Exercise aim » Give the lines of the listing below, from the one holding "Going from closest to farthest, how should" through the one holding "(x=190, y=564), (x=1219, y=561), (x=767, y=498)", inclusive, as a Markdown table with the columns Row and Line, numbering each row and leaving out blank lines.

═════ Data to process ═════

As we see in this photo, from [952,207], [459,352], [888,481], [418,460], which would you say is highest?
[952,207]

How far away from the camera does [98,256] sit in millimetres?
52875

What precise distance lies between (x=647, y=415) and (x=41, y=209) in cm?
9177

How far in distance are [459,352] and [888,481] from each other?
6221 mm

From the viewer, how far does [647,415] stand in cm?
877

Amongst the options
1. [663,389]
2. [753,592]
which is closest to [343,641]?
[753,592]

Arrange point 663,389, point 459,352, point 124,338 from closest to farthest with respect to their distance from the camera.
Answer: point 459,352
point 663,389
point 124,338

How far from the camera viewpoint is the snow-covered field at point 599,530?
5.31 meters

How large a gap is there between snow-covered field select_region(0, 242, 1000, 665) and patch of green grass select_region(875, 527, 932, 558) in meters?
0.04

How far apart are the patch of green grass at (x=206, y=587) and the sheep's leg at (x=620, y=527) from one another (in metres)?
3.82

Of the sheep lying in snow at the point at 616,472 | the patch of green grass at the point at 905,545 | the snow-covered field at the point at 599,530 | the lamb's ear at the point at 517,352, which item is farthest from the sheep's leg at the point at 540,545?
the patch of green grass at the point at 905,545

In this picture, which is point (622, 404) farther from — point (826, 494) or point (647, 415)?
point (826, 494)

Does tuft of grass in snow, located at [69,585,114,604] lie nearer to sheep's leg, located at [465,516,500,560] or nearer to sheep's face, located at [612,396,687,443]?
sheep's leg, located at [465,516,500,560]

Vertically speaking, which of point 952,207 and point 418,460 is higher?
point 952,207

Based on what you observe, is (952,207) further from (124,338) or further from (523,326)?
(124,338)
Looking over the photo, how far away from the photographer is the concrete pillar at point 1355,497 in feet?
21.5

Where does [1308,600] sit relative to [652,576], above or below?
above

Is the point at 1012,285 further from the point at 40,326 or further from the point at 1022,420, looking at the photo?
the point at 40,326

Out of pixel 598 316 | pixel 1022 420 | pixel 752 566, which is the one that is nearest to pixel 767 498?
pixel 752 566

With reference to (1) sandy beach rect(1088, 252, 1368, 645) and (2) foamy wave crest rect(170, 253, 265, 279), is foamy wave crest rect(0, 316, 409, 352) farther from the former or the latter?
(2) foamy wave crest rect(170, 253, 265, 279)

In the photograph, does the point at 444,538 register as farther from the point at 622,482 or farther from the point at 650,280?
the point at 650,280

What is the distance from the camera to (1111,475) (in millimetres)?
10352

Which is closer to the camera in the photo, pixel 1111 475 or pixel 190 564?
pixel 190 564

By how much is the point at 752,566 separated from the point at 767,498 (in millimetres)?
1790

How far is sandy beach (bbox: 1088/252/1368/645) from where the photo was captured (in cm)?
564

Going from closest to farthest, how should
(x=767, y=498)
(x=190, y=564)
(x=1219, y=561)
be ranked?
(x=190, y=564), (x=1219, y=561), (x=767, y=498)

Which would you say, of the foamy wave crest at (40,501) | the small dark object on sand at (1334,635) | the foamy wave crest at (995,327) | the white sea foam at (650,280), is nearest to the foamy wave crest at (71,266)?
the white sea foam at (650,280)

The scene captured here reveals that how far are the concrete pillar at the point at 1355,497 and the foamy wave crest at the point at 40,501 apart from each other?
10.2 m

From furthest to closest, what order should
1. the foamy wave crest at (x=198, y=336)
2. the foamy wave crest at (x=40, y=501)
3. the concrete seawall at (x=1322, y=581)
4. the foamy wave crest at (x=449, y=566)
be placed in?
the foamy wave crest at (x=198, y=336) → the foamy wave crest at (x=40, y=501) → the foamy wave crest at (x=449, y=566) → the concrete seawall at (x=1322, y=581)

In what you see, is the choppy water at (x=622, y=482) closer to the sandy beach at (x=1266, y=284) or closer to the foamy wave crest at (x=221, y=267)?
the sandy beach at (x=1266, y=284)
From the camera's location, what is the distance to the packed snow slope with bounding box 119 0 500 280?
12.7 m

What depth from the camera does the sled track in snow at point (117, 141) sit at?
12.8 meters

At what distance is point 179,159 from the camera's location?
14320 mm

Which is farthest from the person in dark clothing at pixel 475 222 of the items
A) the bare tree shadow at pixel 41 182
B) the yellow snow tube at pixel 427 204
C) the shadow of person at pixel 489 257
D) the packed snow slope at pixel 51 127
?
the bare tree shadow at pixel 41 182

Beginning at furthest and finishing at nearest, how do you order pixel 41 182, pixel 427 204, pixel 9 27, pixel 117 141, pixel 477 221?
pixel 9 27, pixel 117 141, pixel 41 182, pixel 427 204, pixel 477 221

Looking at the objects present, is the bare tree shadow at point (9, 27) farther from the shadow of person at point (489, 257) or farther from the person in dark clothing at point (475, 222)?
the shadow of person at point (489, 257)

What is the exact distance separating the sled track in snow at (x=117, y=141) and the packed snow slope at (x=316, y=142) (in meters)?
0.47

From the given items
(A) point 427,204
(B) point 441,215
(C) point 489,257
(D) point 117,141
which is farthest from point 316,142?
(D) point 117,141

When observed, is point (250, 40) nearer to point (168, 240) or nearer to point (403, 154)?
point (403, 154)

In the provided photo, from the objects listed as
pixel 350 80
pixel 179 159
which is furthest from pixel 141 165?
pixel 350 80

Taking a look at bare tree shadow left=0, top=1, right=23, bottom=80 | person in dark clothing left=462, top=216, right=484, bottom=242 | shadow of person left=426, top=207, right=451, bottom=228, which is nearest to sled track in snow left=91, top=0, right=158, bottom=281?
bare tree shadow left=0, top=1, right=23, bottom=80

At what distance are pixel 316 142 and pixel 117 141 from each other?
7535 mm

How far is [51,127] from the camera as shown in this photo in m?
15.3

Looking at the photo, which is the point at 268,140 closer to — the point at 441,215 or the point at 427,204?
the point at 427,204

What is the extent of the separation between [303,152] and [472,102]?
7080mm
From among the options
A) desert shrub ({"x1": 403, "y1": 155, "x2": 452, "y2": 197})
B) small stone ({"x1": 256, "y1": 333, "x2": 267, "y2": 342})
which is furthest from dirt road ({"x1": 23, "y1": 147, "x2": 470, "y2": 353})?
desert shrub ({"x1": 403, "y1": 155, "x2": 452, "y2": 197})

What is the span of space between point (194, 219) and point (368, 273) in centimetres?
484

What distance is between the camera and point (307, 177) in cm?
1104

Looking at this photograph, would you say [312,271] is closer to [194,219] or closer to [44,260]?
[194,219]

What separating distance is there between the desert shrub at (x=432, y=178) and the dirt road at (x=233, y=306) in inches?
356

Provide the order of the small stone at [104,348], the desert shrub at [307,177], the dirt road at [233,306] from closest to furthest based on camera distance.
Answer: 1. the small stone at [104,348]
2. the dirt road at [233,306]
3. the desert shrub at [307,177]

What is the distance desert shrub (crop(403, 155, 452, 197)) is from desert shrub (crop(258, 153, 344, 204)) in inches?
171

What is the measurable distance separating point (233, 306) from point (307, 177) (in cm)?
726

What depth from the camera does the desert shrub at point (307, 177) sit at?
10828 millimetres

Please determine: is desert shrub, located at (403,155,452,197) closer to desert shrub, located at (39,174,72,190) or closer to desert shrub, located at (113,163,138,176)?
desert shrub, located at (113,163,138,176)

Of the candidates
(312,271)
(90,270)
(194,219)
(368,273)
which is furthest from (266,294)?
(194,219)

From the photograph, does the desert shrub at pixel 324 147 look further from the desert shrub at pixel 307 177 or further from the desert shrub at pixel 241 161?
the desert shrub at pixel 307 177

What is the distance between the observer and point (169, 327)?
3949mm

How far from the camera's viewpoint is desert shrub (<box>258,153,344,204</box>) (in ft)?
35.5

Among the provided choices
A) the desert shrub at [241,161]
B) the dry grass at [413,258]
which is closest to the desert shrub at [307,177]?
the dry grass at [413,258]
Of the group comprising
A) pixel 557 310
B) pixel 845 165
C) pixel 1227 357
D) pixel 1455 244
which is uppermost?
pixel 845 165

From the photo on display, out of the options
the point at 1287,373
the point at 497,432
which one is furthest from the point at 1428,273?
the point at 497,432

═════

Task result »
| Row | Line |
|---|---|
| 1 | Going from closest to farthest, how should |
| 2 | (x=767, y=498) |
| 3 | (x=190, y=564) |
| 4 | (x=1219, y=561) |
| 5 | be ranked? |
| 6 | (x=190, y=564), (x=1219, y=561), (x=767, y=498) |